Slavitt finds that his notebook prevents him from falling into the “LIFO trap,” which stands for last in, first out. “The danger of LIFO is that you automatically think the last idea you heard is the one you have to work on now,” he explains. “It’s better to have a system to track ideas over time. That helps you get the bigger things done, rather than just reacting.”

Advice that sinks in

Wendy Spivak Soon after Wendy Spivak and her partner launched their public relations firm in 1996, an adviser made a recommendation: Hire a technology consultant who really understands your business.

It took more than a year for her to act on the adviser’s advice and put a top IT consultant on retainer. “Now we’ve got this great consultant who helps us with everything relating to how we use technology,” says Spivak, cofounder of The Castle Group Inc. in Boston, which has $2.5 million in sales.

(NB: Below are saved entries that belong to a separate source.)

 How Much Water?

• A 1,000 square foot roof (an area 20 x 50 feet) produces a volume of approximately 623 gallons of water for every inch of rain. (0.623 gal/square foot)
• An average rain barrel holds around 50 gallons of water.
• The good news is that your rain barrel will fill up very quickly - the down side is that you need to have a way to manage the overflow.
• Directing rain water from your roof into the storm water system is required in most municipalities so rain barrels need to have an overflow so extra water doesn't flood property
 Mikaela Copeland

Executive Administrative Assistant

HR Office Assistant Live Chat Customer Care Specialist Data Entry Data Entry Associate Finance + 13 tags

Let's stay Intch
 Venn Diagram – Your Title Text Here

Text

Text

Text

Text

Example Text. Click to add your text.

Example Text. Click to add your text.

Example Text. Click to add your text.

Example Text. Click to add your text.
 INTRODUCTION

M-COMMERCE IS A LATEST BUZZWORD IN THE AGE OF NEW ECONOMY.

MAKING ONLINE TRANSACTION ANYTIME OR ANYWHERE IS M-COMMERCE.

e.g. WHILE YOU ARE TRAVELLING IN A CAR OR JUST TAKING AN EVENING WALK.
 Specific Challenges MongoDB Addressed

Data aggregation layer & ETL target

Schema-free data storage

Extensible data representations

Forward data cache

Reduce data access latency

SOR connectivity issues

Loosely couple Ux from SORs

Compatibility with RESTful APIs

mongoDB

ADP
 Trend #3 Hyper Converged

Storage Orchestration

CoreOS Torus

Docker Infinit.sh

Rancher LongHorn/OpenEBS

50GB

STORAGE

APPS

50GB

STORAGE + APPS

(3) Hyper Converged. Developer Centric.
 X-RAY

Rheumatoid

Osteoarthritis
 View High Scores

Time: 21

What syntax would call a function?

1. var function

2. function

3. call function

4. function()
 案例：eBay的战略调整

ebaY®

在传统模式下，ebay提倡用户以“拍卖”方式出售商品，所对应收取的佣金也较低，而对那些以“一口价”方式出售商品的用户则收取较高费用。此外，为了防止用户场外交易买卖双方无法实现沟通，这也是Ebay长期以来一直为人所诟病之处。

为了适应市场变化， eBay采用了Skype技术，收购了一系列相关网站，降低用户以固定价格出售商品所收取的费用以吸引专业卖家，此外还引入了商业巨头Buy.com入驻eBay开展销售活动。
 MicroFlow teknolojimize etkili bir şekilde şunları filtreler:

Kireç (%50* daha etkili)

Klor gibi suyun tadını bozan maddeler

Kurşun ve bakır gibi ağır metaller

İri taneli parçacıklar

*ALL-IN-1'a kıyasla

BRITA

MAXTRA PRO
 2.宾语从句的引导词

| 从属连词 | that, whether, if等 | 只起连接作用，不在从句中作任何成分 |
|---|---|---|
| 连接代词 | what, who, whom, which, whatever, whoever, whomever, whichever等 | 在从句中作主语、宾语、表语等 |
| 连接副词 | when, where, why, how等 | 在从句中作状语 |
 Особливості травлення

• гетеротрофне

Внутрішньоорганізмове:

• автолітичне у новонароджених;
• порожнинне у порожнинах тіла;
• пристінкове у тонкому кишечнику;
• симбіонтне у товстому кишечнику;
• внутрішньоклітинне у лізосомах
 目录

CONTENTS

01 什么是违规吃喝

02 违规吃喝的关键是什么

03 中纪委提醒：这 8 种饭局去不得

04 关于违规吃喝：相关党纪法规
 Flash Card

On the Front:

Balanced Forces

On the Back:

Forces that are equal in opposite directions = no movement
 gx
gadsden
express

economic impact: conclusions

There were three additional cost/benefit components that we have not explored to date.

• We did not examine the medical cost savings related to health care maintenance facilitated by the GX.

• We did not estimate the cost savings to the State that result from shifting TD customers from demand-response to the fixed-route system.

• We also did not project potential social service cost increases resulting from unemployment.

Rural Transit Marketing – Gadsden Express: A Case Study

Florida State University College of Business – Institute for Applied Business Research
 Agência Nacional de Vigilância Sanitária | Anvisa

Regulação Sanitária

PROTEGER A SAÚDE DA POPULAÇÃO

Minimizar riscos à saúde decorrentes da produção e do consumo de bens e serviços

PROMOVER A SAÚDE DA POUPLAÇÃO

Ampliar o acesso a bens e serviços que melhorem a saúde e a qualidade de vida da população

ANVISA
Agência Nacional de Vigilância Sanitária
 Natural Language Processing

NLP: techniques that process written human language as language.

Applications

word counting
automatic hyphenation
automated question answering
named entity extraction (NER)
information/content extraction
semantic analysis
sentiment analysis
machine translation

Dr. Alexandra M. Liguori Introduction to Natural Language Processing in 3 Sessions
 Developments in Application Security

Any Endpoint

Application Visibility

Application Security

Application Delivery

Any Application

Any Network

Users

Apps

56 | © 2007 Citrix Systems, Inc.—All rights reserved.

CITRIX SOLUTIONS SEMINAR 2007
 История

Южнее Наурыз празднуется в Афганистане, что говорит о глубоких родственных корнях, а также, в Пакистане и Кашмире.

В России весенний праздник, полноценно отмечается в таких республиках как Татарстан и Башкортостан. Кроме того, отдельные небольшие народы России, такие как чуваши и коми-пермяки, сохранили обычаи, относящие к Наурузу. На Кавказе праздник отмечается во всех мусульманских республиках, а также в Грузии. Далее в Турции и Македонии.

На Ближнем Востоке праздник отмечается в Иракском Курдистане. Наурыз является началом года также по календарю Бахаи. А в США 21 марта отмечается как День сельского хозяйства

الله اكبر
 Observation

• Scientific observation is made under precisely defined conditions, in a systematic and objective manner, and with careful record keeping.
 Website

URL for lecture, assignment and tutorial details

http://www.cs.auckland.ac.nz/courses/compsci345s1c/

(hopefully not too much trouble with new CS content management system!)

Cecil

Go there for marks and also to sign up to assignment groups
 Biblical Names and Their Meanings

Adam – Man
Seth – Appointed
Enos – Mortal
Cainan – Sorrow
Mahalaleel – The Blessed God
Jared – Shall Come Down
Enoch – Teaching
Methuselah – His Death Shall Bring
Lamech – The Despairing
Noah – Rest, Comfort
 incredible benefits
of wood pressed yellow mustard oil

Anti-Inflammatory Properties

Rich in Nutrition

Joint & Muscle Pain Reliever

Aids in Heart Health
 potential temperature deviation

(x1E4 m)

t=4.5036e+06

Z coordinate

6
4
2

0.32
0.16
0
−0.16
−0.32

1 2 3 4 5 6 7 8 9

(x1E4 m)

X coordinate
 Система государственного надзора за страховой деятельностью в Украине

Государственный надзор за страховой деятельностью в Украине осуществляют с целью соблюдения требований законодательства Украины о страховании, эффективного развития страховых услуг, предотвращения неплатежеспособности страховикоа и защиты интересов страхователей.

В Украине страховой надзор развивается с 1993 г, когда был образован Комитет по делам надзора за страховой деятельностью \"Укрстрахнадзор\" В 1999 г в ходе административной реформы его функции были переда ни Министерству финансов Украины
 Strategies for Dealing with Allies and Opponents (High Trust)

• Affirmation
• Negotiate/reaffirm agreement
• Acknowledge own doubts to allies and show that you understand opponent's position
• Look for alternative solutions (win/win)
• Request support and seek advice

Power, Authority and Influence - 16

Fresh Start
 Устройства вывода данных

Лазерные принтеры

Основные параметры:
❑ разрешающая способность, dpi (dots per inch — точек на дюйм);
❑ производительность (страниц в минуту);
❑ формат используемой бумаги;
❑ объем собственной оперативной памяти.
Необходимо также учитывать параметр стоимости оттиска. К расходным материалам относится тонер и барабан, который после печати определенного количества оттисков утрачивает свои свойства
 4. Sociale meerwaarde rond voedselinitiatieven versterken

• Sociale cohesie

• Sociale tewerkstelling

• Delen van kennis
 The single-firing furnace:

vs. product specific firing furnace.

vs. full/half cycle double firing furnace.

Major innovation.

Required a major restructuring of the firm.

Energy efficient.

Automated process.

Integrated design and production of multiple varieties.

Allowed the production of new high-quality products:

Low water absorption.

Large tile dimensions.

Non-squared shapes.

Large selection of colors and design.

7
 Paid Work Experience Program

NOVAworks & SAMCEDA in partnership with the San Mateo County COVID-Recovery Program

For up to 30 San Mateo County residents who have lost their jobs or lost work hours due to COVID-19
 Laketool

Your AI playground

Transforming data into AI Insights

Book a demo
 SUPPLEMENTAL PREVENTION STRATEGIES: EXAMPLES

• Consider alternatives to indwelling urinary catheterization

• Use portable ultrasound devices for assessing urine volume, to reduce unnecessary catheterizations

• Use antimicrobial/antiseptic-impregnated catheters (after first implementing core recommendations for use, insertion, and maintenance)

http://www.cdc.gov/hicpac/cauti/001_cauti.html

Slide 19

Another adviser told Spivak that “culture doesn’t just happen,” that a business owner must actively create a stimulating work environment. At the time, the comment didn’t resonate with Spivak.

But 18 months later, as her company grew from five to 12 employees, she recalled that advice. That’s when she decided to promote teamwork, host group celebrations, increase her accessibility among employees and encourage “cross-germination of great ideas.”

Buy from us, sell to us

Hanz Scholz When Hanz Scholz heard that Jaguar was buying back used vehicles, refurbishing the cars and selling them as “pre-owned” with a fresh warranty, he thought, “What a great idea!”

Co-founder of Bike Friday, a high-end bike manufacturer in Eugene, Ore., Scholz thought he could borrow Jaguar’s idea. But he wasn’t sure how. So he stored the information for a few months.

Ultimately, he decided to launch a used-bike program that guarantees new buyers can receive at least 40% of what they paid if they want to trade in their bike — regardless of its condition.

“It’s important to make sure your product is perceived as high quality,” Scholz says. “We keep our bikes from getting junky by giving a higher-than-normal resale value to our customers.”

In the 10 years since Scholz and his brother founded Bike Friday, it has grown an average of 40% a year.

“We set up the used-bike program about six months after I first thought about it. During that time, we made sure it would work,” he says.